ANKARA (CİHAN)- MHP Ankara Milletvekili Özcan Yeniçeri, Başbakan Davutoğlu'nun Arınç ve Gökçek arasındaki tartışmayla ilgili "konu kapanmıştır" açıklaması yapmasına, "Davutoğlu; savcı, hakim, yargıç değil. Bu meselelerin kapanabilmesi için savcılığın olaylara el koyması lazım. Yargılama sonunda konunun kapanıp kapanmadığına yargının karar vermesi lazım." dedi.
Yeniçeri, Meclis'te basın toplantısı düzenledi. "Siz istediğiniz kadar sorunu çözdük deyin, karşınızdakiler için belki de çözüm süreci devlet yıkılına kadar bitmeyecektir." diyen Yeniçeri, Erdoğan'ın Ergenekon ile Balyoz davaları hakkında yaptığı açıklamaları eleştirdi.
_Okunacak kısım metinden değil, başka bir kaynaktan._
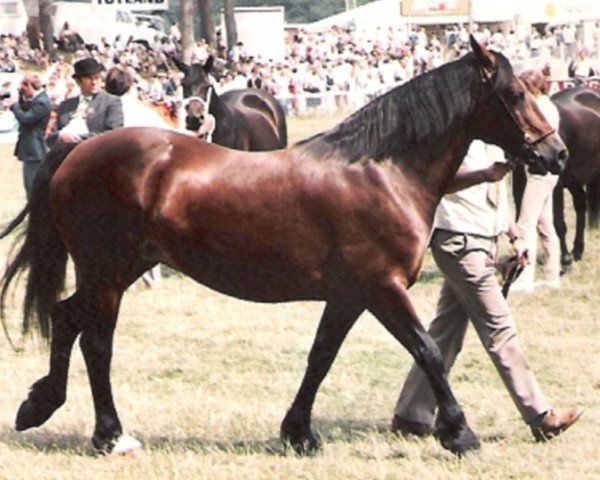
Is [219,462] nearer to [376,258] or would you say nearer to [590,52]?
[376,258]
Genelkurmay Başkanı Orgeneral İlker Başbuğ ve arkadaşlarıyla ilgili olarak Hakan Fidan için yaptığını yapmadığının altını çizen Yeniçeri, "AKP'nin bizzat güdümündeki yayın organları içeri tıkılmış TSK mensuplarıyla ilgili olarak inanılmaz iftiralar, isnatlar ve ithamlar gerçekleştirmiş ve yargısız infazlar da bulunmuşlardır. Söylenen sözler ve takınılan tavırlarla AKP'nin ve liderlerinin gerçekler ile ciddi bir çelişkiye düştüğünü göstermektedir. Bu çelişkiler iş işten geçtikten sonra günah çıkarmakla, üzüntü ifade etmekle telafi edilecek gibi değildir. Türkiye'yi on üç yıldır işte böyle bir zihniyet yönetmektedir. Başka bir şey söylemeye gerek var mı?" diye konuştu.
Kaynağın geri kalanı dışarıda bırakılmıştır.